## Records shown
+===+
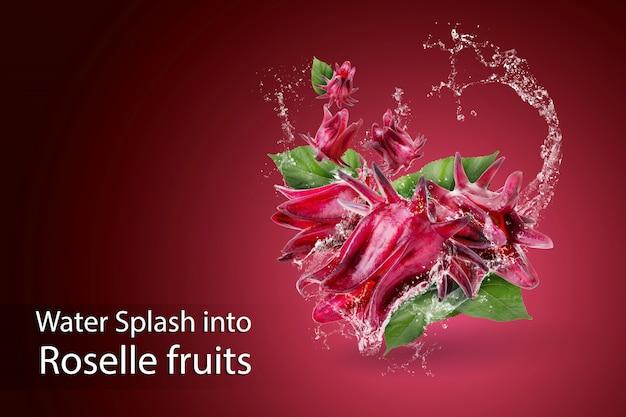 Eau éclaboussant sur roselle hibiscus sabdariffa fleur rouge sur rouge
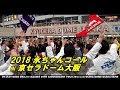 【永ちゃんコール】矢沢永吉コンサート2018 京セラドーム STAY ROCK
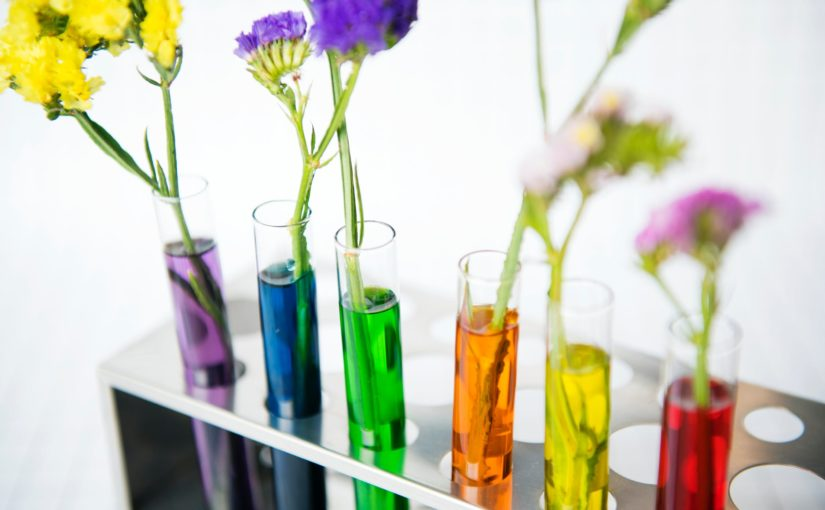 Colouring flowers using coloured water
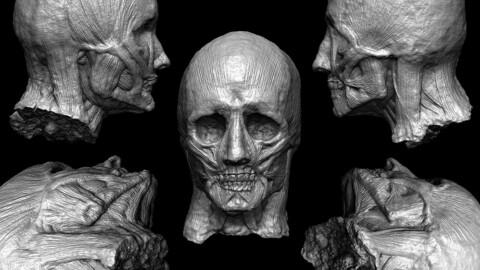 Skinless Head Models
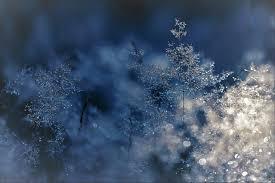 snow images pexels free stock photos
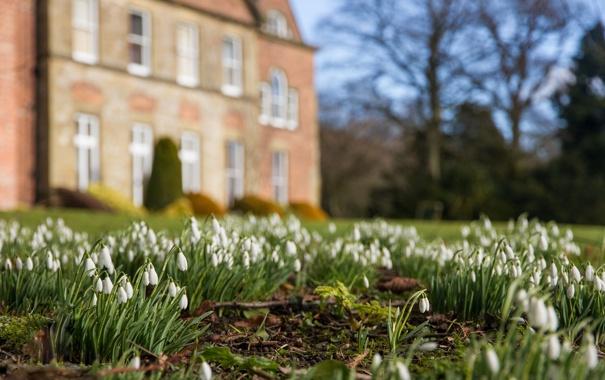 Фото обои цветы, замок, поляна, весна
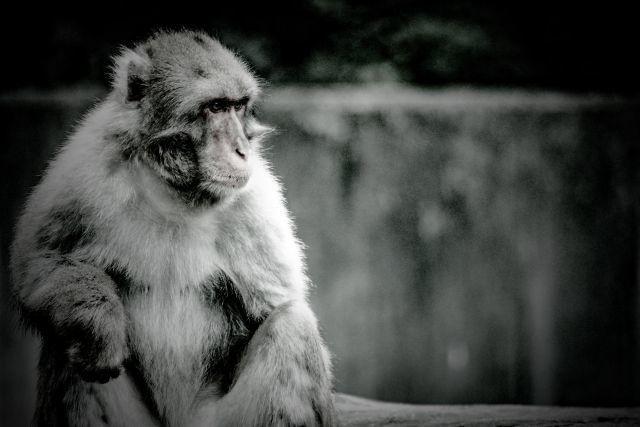 猿 猿まね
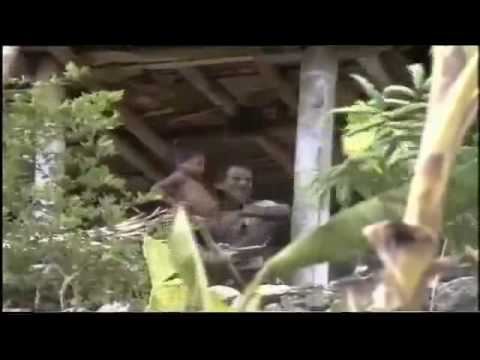 Bishop Belo Report - East Timor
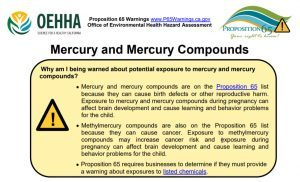 Mercury and birth defects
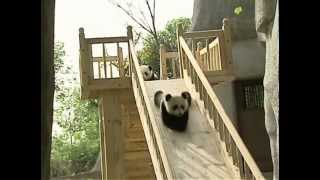 Download Cute pandas playing on the slide Video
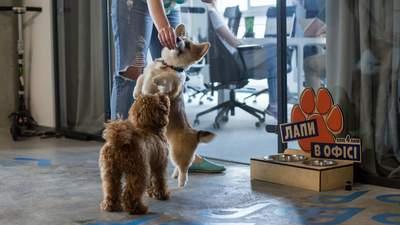 """Действительно дружественный офис: сегодня в Украине – ежегодная акция """"Возьми собаку на работу"""""""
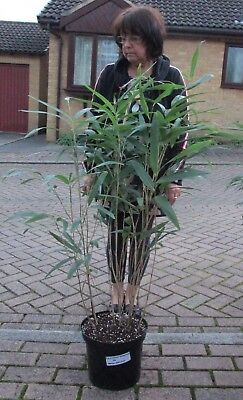 Pseudosasa japonica or Arrow bamboo/Metake large 7.5 litre specimen hardy (AGM)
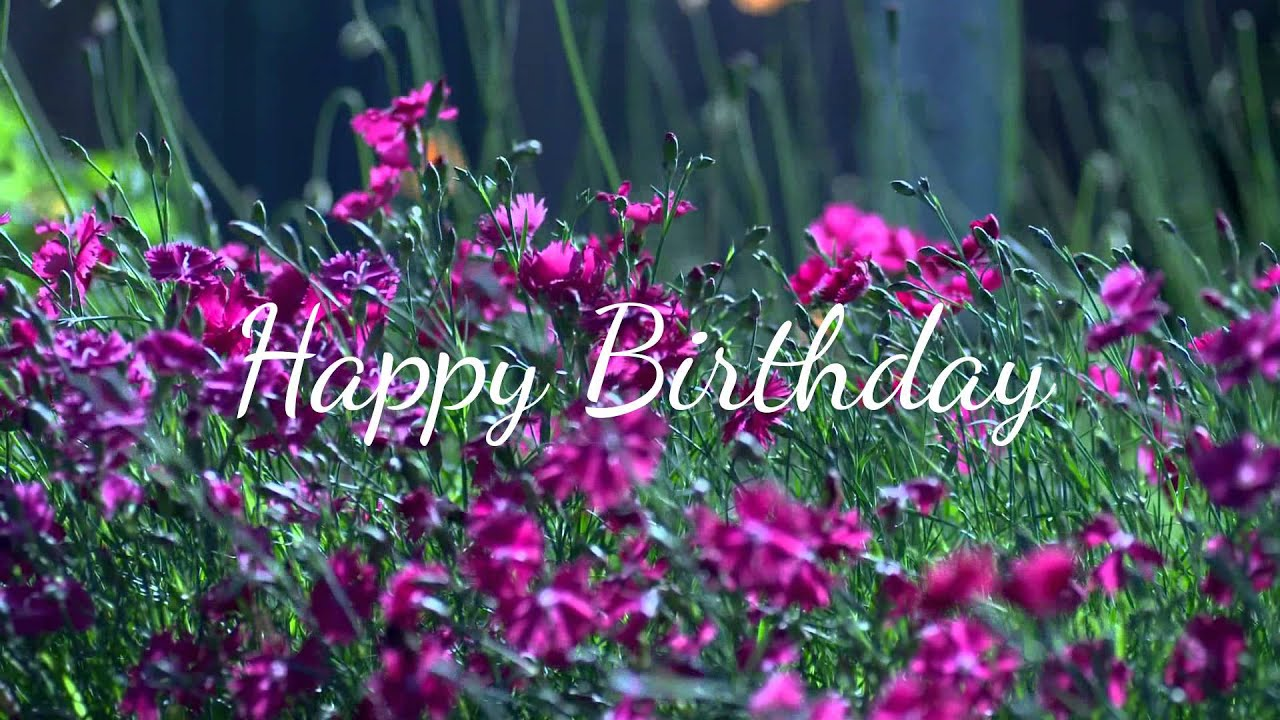 Happy Birthday Wishes Ecard Flowers Youtube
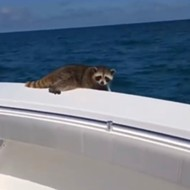The lawyer who pushed a raccoon into the ocean may be in trouble with the Florida Bar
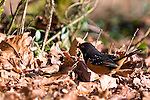 Spotted towhee, coast mountain range, Oregon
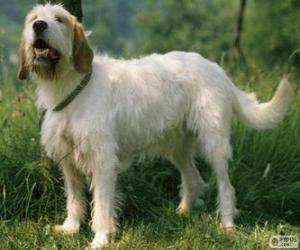 Układanka Istria Coarse długowłosy pies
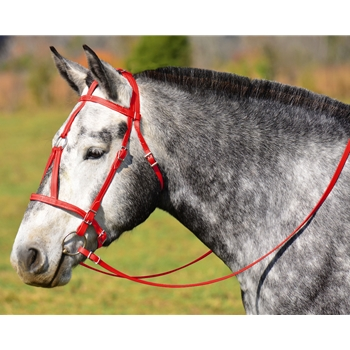 RED MEDIEVAL BAROQUE WAR or PARADE BRIDLE with reins Beta Biothane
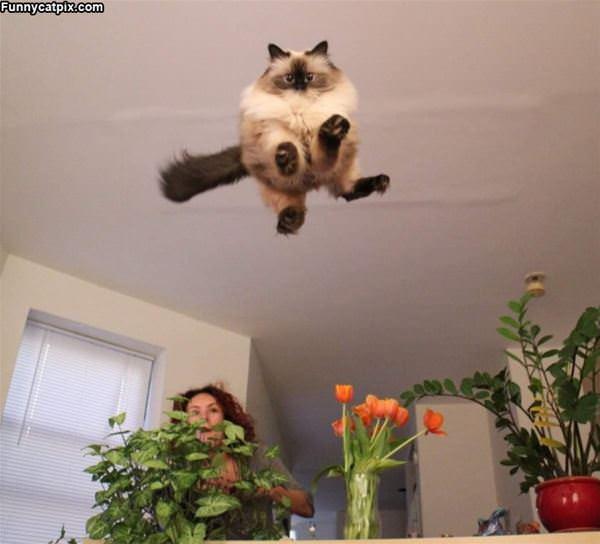 Jumping For Big Joy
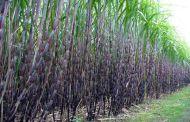 उद्योग सञ्चालन नहुँदा बिचल्लीमा उखु किसान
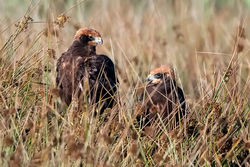 Marsh Harrier photographed at Claire Mare on 23/7/2009. Photo: © Paul Hillion
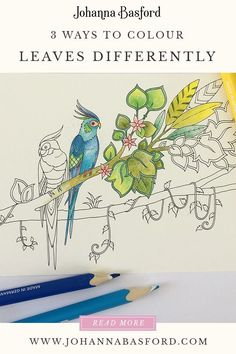 Color Pencil Drawing 3 ways on how to colour leaves in the adult colouring book Johanna Basford Magical Jungle Coloring Book Art, Coloring Tips, Colouring Pages, Adult Coloring Pages, Adult Colouring In, Colouring Pencils, Colored Pencil Tutorial, Colored Pencil Techniques, Jungle Drawing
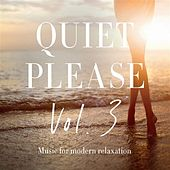 Quiet Please, Vol. 3: Music for Modern Relaxation by Various Artists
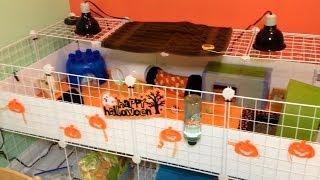 October Hedgehog Cage Tour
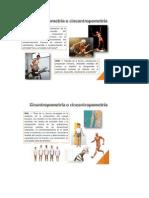 161171273-Escuela-Biotipologica-Francesa.docx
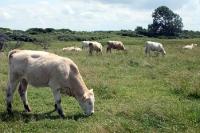 weidende Kühe auf Hiddensee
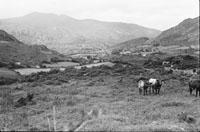 Scenic Kerry
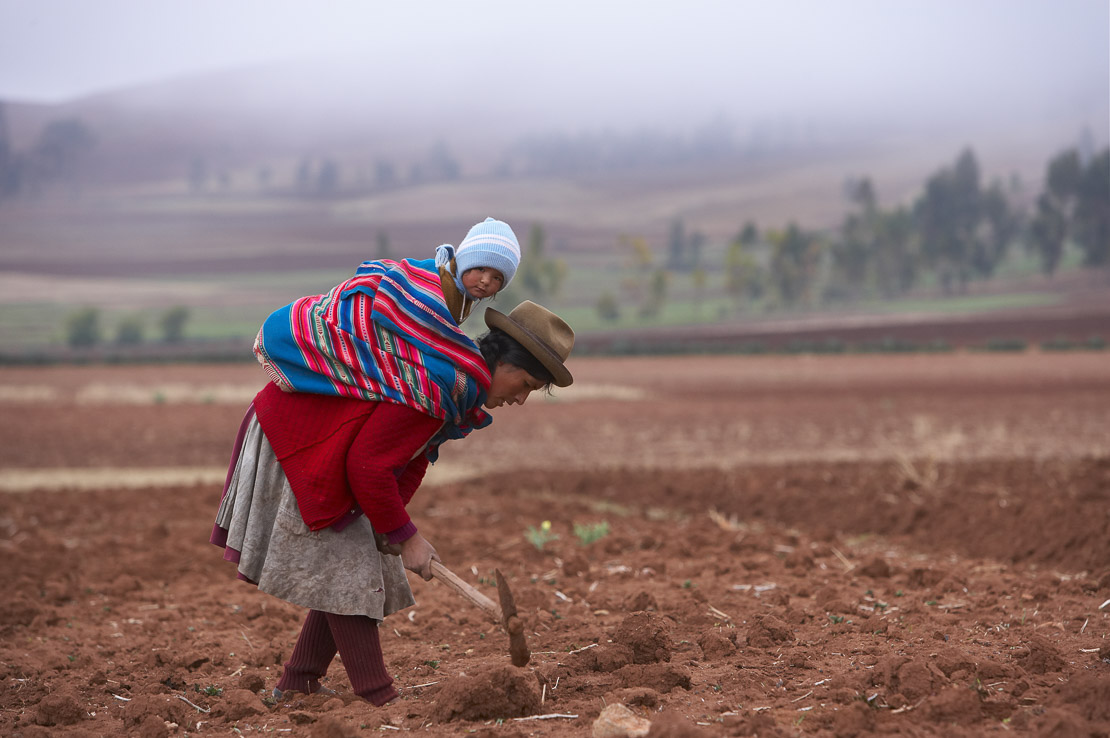 woman tilling a field and baby in the morning mist. Pampasmojo, Marras, nr Cusco, Peru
+===+
## Problem
When you copy the entries above, keep every word exactly and omit the images.

## Output
 Eau éclaboussant sur roselle hibiscus sabdariffa fleur rouge sur rouge
 【永ちゃんコール】矢沢永吉コンサート2018 京セラドーム STAY ROCK
 Colouring flowers using coloured water
 Skinless Head Models
 snow images pexels free stock photos
 Фото обои цветы, замок, поляна, весна
 猿 猿まね
 Bishop Belo Report - East Timor
 Mercury and birth defects
 Download Cute pandas playing on the slide Video
 """Действительно дружественный офис: сегодня в Украине – ежегодная акция """"Возьми собаку на работу"""""""
 Pseudosasa japonica or Arrow bamboo/Metake large 7.5 litre specimen hardy (AGM)
 Happy Birthday Wishes Ecard Flowers Youtube
The lawyer who pushed a raccoon into the ocean may be in trouble with the Florida Bar
 Spotted towhee, coast mountain range, Oregon
 Układanka Istria Coarse długowłosy pies
 RED MEDIEVAL BAROQUE WAR or PARADE BRIDLE with reins Beta Biothane
 Jumping For Big Joy
 उद्योग सञ्चालन नहुँदा बिचल्लीमा उखु किसान
 Marsh Harrier photographed at Claire Mare on 23/7/2009. Photo: © Paul Hillion
 Color Pencil Drawing 3 ways on how to colour leaves in the adult colouring book Johanna Basford Magical Jungle Coloring Book Art, Coloring Tips, Colouring Pages, Adult Coloring Pages, Adult Colouring In, Colouring Pencils, Colored Pencil Tutorial, Colored Pencil Techniques, Jungle Drawing
 Quiet Please, Vol. 3: Music for Modern Relaxation by Various Artists
 October Hedgehog Cage Tour
 161171273-Escuela-Biotipologica-Francesa.docx
 weidende Kühe auf Hiddensee
 Scenic Kerry
 woman tilling a field and baby in the morning mist. Pampasmojo, Marras, nr Cusco, Peru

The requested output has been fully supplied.